Before you proceed, please read carefully the introduction and the first section (“Empirical Dynamic Modelling”) of rEDM’s tutorial that you can find here or in your local R installation with the command
Simplex projection: a visual walthrough 1
The shadow manifold
We will start by simulating a deterministic discrete-time dynamics with chaotic behavior. To create a time series from this dynamics with 150 time steps run the commands below in the R console:
## Two vectors to store data
X <- c()
Y <- c()
## Initial values
X[1] <- 0.1
Y[1] <- 0.3
X[2] <- 0.3
Y[2] <- 3.78*Y[1] - 3.78*Y[1]^2
## Iterate the dynamics 150 time steps
for(i in 3:150){
X[i] <- 3.77*X[i-1] - 3.77*X[i-1]^2 - 0.85*Y[i-1]*X[i-1] - 0.5*X[i-2]
Y[i] <- 3.78*Y[i-1] - 3.78*Y[i-1]^2
}If all information you have about this system is the time series of variable X the dynamics looks pretty messy:
Taken’s Theorem provides a simple way to recover the rules that govern a dynamical system by building a lagged cordinate plot.

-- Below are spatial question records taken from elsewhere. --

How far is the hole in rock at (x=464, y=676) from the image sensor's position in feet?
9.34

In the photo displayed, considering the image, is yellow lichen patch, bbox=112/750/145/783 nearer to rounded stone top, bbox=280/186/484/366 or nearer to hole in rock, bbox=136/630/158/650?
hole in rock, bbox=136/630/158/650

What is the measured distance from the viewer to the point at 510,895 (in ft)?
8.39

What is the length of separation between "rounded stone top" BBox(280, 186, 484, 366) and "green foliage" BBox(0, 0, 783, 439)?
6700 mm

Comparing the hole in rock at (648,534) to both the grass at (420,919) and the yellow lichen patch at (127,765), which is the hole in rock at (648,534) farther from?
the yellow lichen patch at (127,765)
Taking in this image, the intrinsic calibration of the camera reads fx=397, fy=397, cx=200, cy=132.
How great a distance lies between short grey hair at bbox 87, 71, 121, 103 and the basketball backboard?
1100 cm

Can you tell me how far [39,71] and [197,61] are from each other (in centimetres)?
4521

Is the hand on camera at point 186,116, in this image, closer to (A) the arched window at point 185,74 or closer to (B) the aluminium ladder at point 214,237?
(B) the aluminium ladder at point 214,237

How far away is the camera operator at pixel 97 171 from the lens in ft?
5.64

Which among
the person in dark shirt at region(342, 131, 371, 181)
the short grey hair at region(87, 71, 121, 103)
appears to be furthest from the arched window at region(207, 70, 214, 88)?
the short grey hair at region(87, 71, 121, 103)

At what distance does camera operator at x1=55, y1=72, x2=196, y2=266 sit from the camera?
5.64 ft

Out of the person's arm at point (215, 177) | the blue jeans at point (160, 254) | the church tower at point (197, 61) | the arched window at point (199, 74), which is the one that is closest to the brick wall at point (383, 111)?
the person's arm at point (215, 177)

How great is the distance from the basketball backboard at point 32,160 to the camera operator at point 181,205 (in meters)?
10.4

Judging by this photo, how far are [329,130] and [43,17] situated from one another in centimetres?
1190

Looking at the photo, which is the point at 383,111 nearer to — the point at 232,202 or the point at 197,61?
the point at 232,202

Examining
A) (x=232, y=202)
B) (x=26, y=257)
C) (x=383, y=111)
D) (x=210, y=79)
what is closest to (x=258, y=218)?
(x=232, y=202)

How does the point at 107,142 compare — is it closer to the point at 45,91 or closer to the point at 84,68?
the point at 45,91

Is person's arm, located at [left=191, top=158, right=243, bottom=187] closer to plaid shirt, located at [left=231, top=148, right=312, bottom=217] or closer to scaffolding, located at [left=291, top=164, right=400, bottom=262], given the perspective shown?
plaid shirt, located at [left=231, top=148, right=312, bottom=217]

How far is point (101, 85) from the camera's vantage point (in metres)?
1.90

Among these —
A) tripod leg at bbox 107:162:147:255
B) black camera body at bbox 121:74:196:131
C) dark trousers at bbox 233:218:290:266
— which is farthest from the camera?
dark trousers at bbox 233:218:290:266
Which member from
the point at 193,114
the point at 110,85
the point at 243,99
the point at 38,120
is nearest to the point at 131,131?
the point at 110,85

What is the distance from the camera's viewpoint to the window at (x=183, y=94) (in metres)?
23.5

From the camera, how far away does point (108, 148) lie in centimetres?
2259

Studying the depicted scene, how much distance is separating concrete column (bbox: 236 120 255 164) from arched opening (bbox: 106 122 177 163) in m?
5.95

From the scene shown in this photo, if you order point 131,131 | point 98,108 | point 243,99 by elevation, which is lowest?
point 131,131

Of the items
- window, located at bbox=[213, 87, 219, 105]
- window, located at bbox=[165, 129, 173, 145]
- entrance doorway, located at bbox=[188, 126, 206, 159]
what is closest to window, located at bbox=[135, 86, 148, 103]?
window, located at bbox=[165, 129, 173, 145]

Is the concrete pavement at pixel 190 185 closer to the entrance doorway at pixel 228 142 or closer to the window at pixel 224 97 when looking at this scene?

Below you can play with such a plot for the time series of X. Each point in this 3-D plot depicts the state of the system at a given time t, and in the next two time steps (t+1 and t+2). The points form a clear pattern, which means that the possible states of the system are constrained to a certain subset of the plotting space, with a well defined shape. Please rotate the plot to check this.
We call the plot space an embedding and the shape it reveals a shadow manifold of the true attractor of the dynamical system. For now let’s assume that the embbedding depicted below satisfies Taken’s Theorem 2, and thus nearby points in the embedding space correspond to similar system states.
Now suppose we want to predict the last point of the time series (t = 150). The blue point in the lagged plot below is X(t-3, t-2, t-1), which is the state of the system immediately before t = 150. The first, second, third and fourth nearest neighbors of the blue point are depicted in red,green, orange, and magenta, respectively. If you zoom in the points you will see segments linking each neighbor to the focal point. The length of these segments are Euclidian distances. You can also pan and rotate the plot to get a better idea of the spatial pattern of these points.
The neigbor points correspond to the states of the system most similar to the focal state that are available in the time series. The plot below shows each of these states, with the same code color used in the embbeding plot above.
Simplex forecasting
And here is the trick: because the neighbor points in the shadow manifold are trajectories that match the focal one, they provide a good guess of what will come next. To show this in the plot below we moved a time step forward in each trajectory that corresponds to the neighbor points in the shadow manifold. The arrows project the resulting values of X to t=150, and the black triangle is an average of these projected points, which is the forecasted value of X for this time step. The actual value of X(t=150) is the last point in the series. Not bad!
Simplex projection is therefore a forecast for a given state based on the average behavior of similar states of the system. Such average is weighted by the distance of each neighbor to the focal point in the shadow manifold - that is, closer points have more weight because they match better the focal trajectory.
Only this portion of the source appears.